◆ PASSAGE PROVIDED ◆
<<<<

Fake It Till You Make It

Brothers and Sisters in Recovery 🙏


“Fake it till you make it.” I’ve heard that line more times than I can count. It gets tossed around like it’s some universal truth, like if you just act the part long enough, eventually it becomes real. But let’s be honest—there’s something about that phrase that doesn’t sit right when you really break it down. Recovery isn’t a performance. It’s not a role you pretend to play until the curtain falls and suddenly you’re healed.


So what does it actually mean? If “faking it” means pretending you’re okay when you’re not, that’s dangerous territory. That’s where people start stuffing feelings, avoiding truth, and building a version of themselves that looks clean on the outside but is still hurting underneath. That’s not recovery—that’s survival mode with better camouflage.


But if you look at it from a different angle, there’s a piece of truth buried in it. Maybe it’s not about faking who you are. Maybe it’s about acting in alignment with who you’re trying to become, even when it feels unfamiliar. There’s a difference between pretending and practicing. One is dishonest. The other is growth.


When you show up to a meeting even when you don’t feel like it, that’s not fake—that’s commitment.

When you pick up the phone instead of isolating, that’s not fake—that’s courage.

When you tell the truth even though every instinct says to run, that’s not fake—that’s integrity being built in real time.

>>>>

◆ COLLECTED MATERIAL ◆
<<<<

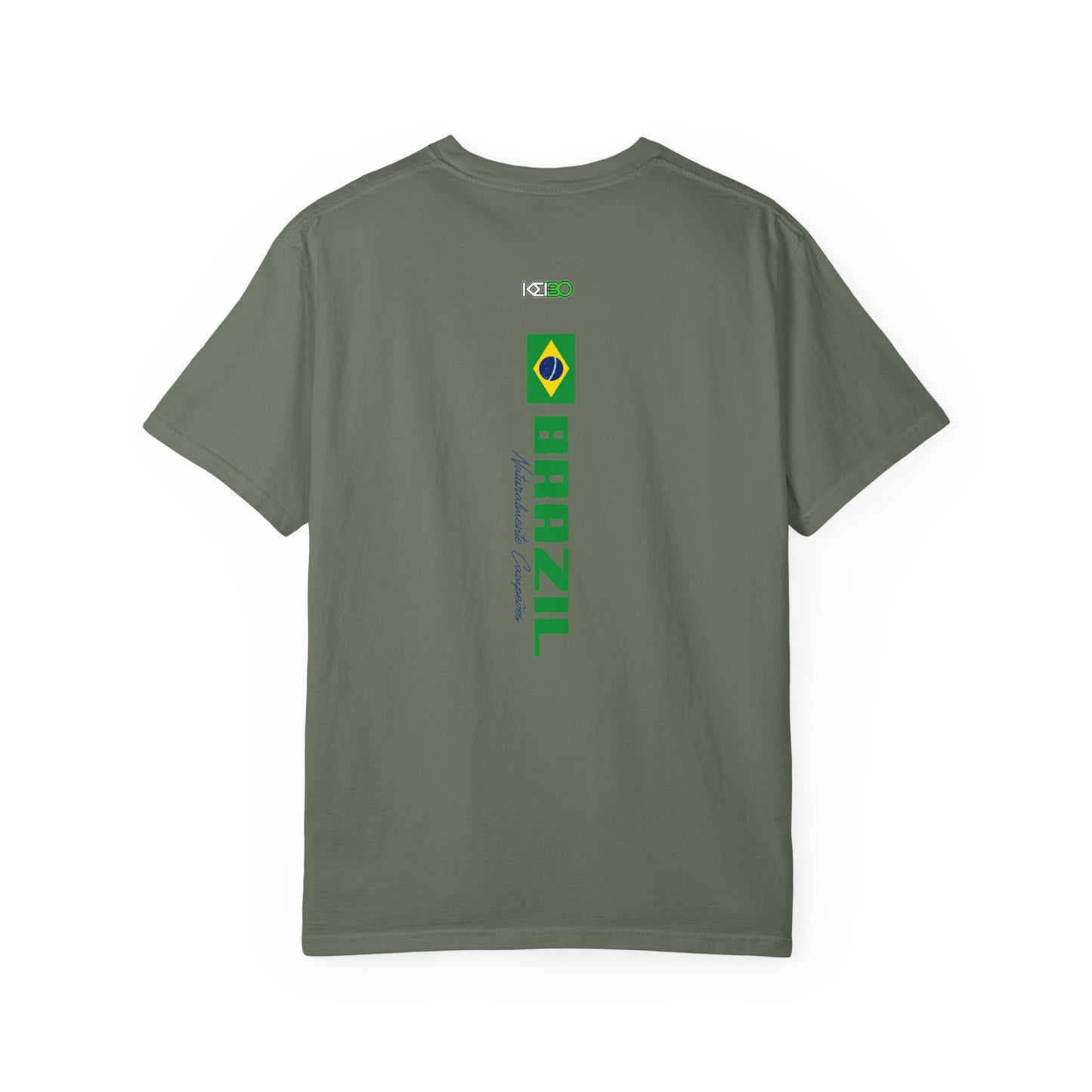 Unisex T-Shirt Brazil Inspired Progress Graphic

>>>>

◆ REQUIRED ACTIONS ◆
[1] Reproduce the recovery essay word for word from "So what does" to "not fake—that’s courage.".
[2] Answer these questions from the recovery essay:
(a) In the first paragraph, what does the essay say recovery is not?
(b) Of pretending and practicing, which one does the essay call growth?
(c) What does the essay call picking up the phone instead of isolating?
[3] Write a continuation of the recovery essay that picks up after its last sentence.

◆ ANSWERS FOR THE TASKS ◆
[1]
So what does it actually mean? If “faking it” means pretending you’re okay when you’re not, that’s dangerous territory. That’s where people start stuffing feelings, avoiding truth, and building a version of themselves that looks clean on the outside but is still hurting underneath. That’s not recovery—that’s survival mode with better camouflage.


But if you look at it from a different angle, there’s a piece of truth buried in it. Maybe it’s not about faking who you are. Maybe it’s about acting in alignment with who you’re trying to become, even when it feels unfamiliar. There’s a difference between pretending and practicing. One is dishonest. The other is growth.


When you show up to a meeting even when you don’t feel like it, that’s not fake—that’s commitment.

When you pick up the phone instead of isolating, that’s not fake—that’s courage.

[2]
(a) A performance, and not a role you pretend to play until the curtain falls and suddenly you're healed.
(b) Practicing.
(c) Courage.

[3]
That’s the shift. You’re not faking recovery—you’re rehearsing a better life until it becomes second nature. And over time, those actions stop feeling forced and start becoming who you really are.


Let me be clear about something: there is nothing fake about your value. Not one thing. You don’t earn your worth by getting clean. You don’t qualify for it after a certain number of days. You walked into this world with value, and addiction just tried to convince you otherwise. Recovery is the process of remembering the truth, not manufacturing it.


And I want you all to know this—writing these messages, sharing these thoughts, it helps me just as much as it might help you. You give me a reason to think deeper, to challenge my own beliefs, to stay honest. This isn’t me talking at you—it’s me walking alongside you. Every person who reads this is part of my recovery. You give my past meaning and my present purpose.


So where do I land on “fake it till you make it”? I’d say this: don’t fake who you are—practice who you’re becoming. Show up, even when it’s uncomfortable. Do the next right thing, even when it doesn’t feel natural yet. That’s not fake. That’s transformation in motion.


Keep coming back.

One day at a time.

Progress, not perfection.

Easy does it.


With love and gratitude,

Gary G

Comments

  1. …practice who you are becoming…I really love this Gary. Personal growth is impossible in active addition but it’s powerful in recovery! Thank you.